Unfortunately, these kids pass the state tests without trouble, don’t need help with the curriculum, and appear to be doing well, and so their true level of ability flies under the radar of even the best teachers. And there are a lot more of them than we realize.

The EAP and AAP programs do a great job serving some these kids, however these programs serve less than 3% of our population, and only in grades 2-8. Another less than 1% of hicap kids grades K-8 are served in the classroom through differentiation, which so far has not been nearly as effective as we had hoped in providing actual challenge for these identified kids. But even more troubling is the 10% or more of our population that are not explicitly classified as hicap, who are equally at risk of failing to develop grit, perseverance, and growth mindset.
These kids exist in every ethnic group, in every economic class, in every corner of our district, but they become harder and harder to find and support the older they get.

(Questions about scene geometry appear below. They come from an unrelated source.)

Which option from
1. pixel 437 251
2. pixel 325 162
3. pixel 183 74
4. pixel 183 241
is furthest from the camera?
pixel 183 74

Our society continues to believe that kids who are smart have the least to worry about. We tell ourselves, “They’ll be fine. They will be successful no matter what.”  We worry about the struggling kids, the achievement gap – and this is a valid concern, for sure. But ironically those academically struggling kids will learn grit, perseverance, and growth mindset over their school career far better than the kids who start school with the most innate ability. The good news is that this is in our power to change – as long as we take the time to build and sustain programs that challenge each child at their true level of learning, from elementary school, through middle school, and beyond.

The Middle School Grade Reconfiguration taskforce is considering removing dedicated Challenge classes that provide greater depth, complexity, and especially faster pace in our middle schools and institutionalizing broad scale differentiation. This is particularly surprising, given that both parents, teachers, and administration agree that it has been a very hard road to implement differentiation for just a few dozen hicap students who were placed in regular classrooms last year, even when focusing training at that small group of teachers.

Attempting to replace the Challenge Program with a wide scale differentiation approach in our middle schools seems like a very risky plan with no built-in accountability. We do not believe it is possible to differentiate to the extreme level needed for these kids to actually develop grit, perseverance, and a growth mindset. Sadly, the kids who have the most to lose are the bright ones who will continue to fly under radar, who will not naturally reach out of their comfort zone to challenge themselves, and who will continue to pass the state tests – right up until they finally confront a genuine challenge and then risk slipping into a downward spiral of underachievement. We all know a kid in our lives who fits that story.

We implore the elected members of our school board not to let this happen on your watch.  “Equity and challenge for all” needs to include our bright, high ability students as well.  If they are not challenged, really challenged, they will not develop the grit, perseverance, and growth mindset they need to succeed long term. 

Please note that we are not just advocating for the top 3%, but for a large percentage of kids who are the ones that have given NSD its reputation as a high-performing district. If we don't continue to challenge them, in an effort to bring up the struggling, we will see district performance as a whole suffer as our high-potential kids "check out."